- [Text passage]
====================
About the only time we’ve heard from a Berkman Center type–well, actually it was probably just a hanger-on instead–was when a blogger apparently from that circle took after TeleRead for relying on users for voluntary payments to copyright owners. Wrong, as he admitted later. Payments actually would be from a national digital library fund (a mix of public and private money) and reflect works’ popularity (although standards woud be in place to prevent “Make Money Fast” books from ripping off the national digitial library system). The guy also couldn’t understand the need to adjust the proposal as the technology changed, which it, ugh, has since the Gopher era. I at one point invited him to phone me, but that, of course, would never do for someone from such a rarified circle.

If TeleRead gets the standard Harvard treatment, I predict either a knock or, “Hey, we invented it”–just like the old Soviets or Chinese. This’ll be fun. In case you’re curious, the TeleRead proposal first appeared in print in 1992 in ComputerWorld and later was a chapter in Scholarly Publishing: The Electronic Frontier published in 1996 by the MIT Press/ASIS, as well as a 1996 op-ed in the Washington Post, as well as a column in U.S. News & World Report. Lately the Carnegie Reporter from the Carnegie Corporation of New York has published a favorable reference to TeleRead, in the Fall 2003 issue, calling the proposal “one of the most intriguing alternatives” to the existing business and legal models. Regardless, I predict that Harvard will minimize the idea or at the very least assiduously avoid contact with a grubby nonJD. Sorry for the skepticism, and I hope I’m wrong, but I can only go by the past.
====================
- [What to do] Rewrite the TeleRead passage from "About the only" to "a rarified circle.", changing "hanger-on" to "follower".
====================
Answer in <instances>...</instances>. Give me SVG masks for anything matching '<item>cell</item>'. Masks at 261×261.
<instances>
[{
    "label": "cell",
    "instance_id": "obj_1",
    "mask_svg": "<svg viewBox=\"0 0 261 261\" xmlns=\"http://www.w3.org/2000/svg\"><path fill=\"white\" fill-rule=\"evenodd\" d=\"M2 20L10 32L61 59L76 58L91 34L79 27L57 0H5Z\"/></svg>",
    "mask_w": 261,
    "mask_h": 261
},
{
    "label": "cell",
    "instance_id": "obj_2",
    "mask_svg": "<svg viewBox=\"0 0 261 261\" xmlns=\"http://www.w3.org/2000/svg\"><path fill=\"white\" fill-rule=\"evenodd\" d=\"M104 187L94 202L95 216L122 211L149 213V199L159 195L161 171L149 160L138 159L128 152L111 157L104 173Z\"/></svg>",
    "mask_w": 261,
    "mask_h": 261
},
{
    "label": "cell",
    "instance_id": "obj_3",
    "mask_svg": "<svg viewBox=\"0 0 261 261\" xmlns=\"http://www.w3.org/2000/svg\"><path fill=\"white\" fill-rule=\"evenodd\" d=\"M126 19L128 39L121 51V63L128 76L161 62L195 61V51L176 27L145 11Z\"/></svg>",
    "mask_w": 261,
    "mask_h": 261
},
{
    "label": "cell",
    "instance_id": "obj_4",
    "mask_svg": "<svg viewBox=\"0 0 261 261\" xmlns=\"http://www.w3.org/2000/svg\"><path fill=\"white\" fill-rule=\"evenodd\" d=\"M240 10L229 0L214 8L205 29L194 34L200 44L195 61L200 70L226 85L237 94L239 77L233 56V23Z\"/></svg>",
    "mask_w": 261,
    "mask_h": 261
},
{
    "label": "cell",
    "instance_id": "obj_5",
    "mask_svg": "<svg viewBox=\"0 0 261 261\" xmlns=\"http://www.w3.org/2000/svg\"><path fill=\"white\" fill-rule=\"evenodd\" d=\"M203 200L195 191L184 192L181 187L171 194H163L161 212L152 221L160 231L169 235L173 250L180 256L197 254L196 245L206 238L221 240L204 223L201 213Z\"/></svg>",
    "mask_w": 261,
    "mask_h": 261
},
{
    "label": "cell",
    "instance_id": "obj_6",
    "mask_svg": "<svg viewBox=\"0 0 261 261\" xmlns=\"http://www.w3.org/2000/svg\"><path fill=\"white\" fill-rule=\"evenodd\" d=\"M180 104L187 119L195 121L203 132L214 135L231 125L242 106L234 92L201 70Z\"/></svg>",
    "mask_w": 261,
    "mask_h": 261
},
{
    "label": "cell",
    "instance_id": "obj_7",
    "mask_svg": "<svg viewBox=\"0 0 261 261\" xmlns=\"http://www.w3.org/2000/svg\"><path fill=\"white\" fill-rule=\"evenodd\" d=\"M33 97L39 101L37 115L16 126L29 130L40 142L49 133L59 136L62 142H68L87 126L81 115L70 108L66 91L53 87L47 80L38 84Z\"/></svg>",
====================
- [Task answer]
About the only time we’ve heard from a Berkman Center type–well, actually it was probably just a follower instead–was when a blogger apparently from that circle took after TeleRead for relying on users for voluntary payments to copyright owners. Wrong, as he admitted later. Payments actually would be from a national digital library fund (a mix of public and private money) and reflect works’ popularity (although standards woud be in place to prevent “Make Money Fast” books from ripping off the national digitial library system). The guy also couldn’t understand the need to adjust the proposal as the technology changed, which it, ugh, has since the Gopher era. I at one point invited him to phone me, but that, of course, would never do for someone from such a rarified circle.